**Exercise goal**
Scan the entries below line by line and state how many lines contain the string "разместить", giving only the number.

**Supplied records**
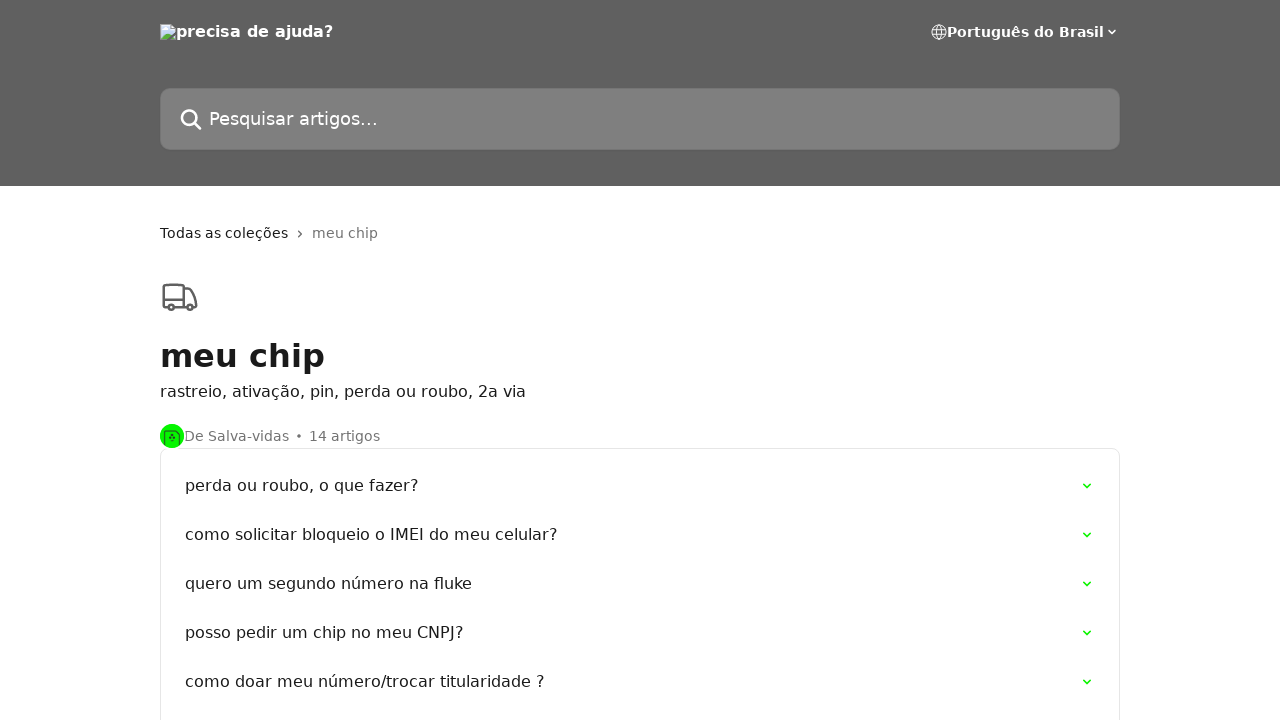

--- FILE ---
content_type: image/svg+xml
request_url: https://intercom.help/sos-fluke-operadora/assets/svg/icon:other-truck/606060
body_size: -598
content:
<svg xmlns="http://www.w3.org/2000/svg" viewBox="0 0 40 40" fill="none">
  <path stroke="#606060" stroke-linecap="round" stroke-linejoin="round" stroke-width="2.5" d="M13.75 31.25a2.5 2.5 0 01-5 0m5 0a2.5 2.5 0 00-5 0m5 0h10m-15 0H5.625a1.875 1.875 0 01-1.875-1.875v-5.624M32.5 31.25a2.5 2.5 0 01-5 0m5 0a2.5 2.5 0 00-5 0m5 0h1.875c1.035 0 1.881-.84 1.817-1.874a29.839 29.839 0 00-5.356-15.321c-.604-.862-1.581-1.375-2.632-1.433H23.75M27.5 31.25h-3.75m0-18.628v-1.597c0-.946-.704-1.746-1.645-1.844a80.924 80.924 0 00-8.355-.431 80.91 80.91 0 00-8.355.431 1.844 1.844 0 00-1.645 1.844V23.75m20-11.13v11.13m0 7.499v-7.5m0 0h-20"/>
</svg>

==

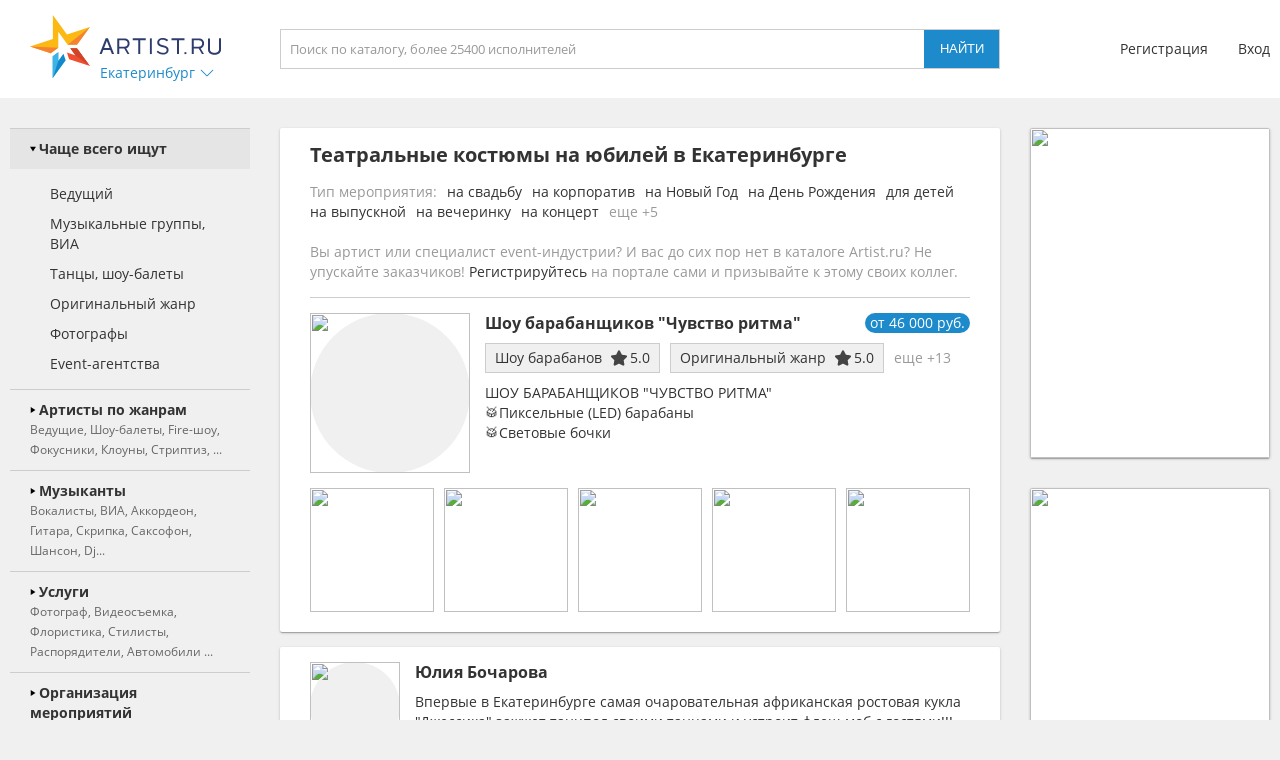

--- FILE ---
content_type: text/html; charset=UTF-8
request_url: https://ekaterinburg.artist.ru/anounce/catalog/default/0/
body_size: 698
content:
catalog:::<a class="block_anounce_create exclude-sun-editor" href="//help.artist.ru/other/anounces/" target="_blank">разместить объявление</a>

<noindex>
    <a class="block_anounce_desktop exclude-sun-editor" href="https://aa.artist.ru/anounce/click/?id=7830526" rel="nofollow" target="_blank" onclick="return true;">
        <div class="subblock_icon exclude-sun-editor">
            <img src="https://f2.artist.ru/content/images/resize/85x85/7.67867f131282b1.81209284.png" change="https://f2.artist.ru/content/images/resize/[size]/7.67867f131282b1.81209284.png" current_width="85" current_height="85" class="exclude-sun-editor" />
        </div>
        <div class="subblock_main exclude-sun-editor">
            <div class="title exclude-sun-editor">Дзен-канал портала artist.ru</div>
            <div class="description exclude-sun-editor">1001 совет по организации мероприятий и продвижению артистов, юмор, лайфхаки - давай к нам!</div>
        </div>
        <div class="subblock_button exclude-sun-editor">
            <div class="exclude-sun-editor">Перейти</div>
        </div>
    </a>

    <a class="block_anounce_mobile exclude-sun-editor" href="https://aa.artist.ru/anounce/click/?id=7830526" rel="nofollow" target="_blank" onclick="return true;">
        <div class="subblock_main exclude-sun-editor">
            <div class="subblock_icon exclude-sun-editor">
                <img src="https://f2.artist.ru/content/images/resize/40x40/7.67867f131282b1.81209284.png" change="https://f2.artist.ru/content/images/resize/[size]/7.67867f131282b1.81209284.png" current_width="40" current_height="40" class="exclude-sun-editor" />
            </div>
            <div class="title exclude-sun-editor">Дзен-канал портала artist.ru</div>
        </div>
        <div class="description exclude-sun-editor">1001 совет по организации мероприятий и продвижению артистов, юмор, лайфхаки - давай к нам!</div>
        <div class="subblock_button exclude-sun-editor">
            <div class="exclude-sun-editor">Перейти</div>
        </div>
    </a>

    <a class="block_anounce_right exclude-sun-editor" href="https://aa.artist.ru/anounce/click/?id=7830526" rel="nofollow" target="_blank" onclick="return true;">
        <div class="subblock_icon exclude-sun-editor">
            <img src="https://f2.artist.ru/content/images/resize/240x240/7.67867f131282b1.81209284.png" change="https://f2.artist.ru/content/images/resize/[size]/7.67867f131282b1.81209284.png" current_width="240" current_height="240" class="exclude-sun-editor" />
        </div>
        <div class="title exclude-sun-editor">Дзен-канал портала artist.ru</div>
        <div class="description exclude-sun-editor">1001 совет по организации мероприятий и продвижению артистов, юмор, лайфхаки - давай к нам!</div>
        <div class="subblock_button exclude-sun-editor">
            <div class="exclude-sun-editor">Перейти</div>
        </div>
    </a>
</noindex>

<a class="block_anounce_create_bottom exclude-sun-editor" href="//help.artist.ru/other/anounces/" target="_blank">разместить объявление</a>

...

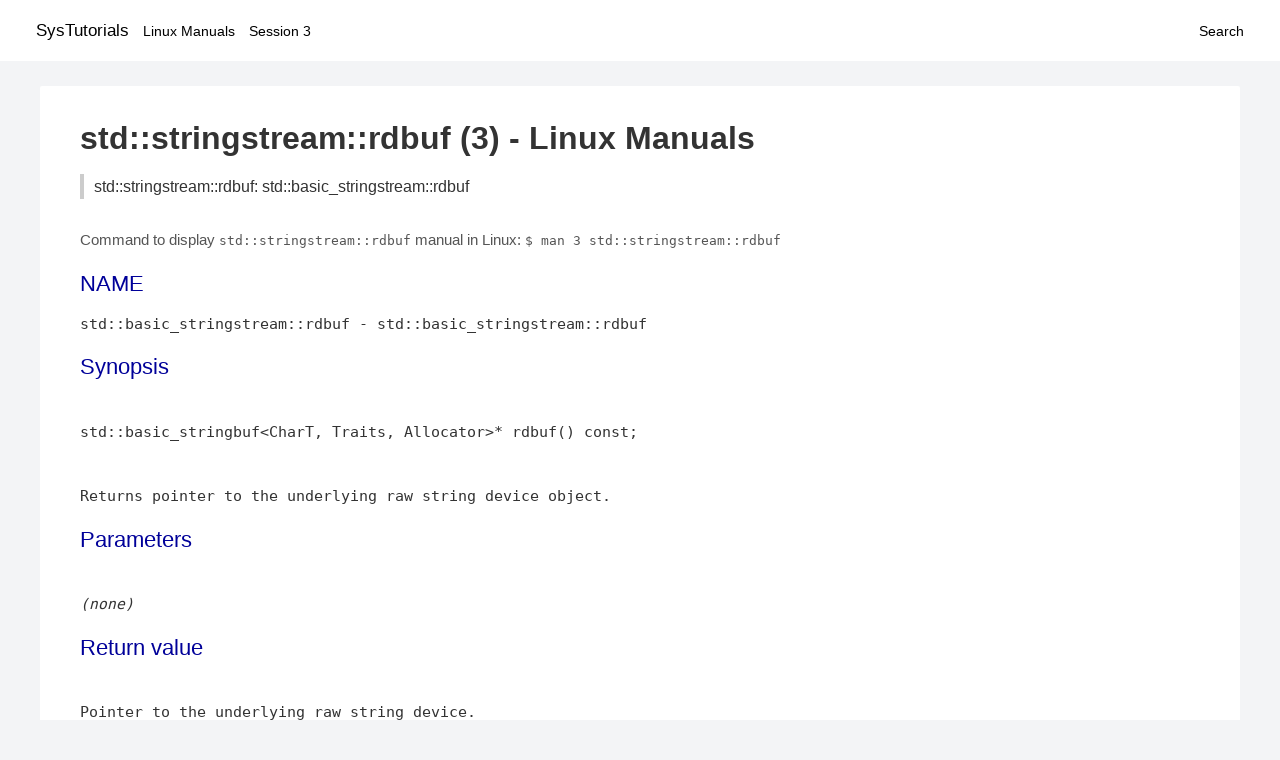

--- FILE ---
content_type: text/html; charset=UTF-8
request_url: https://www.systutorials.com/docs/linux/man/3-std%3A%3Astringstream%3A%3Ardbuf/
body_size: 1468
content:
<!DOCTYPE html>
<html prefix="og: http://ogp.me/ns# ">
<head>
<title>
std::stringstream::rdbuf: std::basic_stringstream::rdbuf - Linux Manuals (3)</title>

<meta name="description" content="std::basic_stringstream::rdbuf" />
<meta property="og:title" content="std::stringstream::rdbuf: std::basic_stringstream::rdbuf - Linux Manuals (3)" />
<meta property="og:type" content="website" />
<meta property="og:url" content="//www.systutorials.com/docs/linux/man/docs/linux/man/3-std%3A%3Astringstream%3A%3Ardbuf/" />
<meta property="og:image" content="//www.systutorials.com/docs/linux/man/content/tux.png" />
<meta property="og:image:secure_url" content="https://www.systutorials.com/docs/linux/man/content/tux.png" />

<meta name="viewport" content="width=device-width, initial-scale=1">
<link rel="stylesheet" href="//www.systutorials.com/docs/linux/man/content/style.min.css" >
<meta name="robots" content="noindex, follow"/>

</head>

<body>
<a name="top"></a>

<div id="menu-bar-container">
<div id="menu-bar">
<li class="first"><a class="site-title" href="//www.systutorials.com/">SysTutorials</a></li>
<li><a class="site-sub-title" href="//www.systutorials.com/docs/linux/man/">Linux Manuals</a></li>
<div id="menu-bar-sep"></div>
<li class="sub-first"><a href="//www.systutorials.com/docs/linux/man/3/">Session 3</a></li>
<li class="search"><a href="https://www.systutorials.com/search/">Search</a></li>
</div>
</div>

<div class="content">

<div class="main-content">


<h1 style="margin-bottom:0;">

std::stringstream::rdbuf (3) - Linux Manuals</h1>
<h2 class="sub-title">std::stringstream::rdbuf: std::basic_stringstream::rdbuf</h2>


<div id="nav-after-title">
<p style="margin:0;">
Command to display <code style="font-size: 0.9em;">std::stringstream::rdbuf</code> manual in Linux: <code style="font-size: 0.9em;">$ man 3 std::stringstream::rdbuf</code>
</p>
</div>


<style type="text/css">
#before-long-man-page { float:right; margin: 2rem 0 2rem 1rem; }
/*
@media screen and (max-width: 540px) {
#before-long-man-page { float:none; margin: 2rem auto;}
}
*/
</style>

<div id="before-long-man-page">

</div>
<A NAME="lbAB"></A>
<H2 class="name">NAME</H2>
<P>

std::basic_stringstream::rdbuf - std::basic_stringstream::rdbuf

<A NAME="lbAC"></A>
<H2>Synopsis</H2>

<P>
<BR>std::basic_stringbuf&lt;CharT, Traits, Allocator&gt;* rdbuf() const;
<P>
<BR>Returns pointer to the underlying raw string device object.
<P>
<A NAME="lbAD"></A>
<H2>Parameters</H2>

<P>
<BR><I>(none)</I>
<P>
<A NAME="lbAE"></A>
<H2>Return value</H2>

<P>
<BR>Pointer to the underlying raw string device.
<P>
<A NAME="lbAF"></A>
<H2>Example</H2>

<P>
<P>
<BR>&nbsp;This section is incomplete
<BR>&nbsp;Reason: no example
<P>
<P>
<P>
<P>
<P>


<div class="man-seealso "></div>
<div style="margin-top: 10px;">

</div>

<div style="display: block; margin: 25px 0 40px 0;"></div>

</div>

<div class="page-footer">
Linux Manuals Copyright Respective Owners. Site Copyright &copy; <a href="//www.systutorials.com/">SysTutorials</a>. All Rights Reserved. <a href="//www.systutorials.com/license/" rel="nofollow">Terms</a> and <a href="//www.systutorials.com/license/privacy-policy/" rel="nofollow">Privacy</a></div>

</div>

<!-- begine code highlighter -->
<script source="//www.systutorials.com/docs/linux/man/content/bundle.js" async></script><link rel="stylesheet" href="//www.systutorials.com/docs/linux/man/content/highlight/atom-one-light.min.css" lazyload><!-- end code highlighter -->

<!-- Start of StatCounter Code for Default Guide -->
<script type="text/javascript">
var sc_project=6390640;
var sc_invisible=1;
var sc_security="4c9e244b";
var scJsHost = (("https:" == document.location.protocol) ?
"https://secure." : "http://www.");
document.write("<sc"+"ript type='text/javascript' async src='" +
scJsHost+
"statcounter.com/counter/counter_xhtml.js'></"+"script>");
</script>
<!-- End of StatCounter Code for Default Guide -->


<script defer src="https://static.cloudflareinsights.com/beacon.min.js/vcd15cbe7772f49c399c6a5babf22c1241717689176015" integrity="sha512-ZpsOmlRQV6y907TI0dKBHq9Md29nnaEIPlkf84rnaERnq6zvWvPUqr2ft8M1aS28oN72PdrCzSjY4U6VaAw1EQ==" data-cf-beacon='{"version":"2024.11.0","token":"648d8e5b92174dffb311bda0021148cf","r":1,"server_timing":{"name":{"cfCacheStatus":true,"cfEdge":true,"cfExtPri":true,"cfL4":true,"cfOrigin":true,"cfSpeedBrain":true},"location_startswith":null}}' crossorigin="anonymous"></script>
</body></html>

**Answer space**
2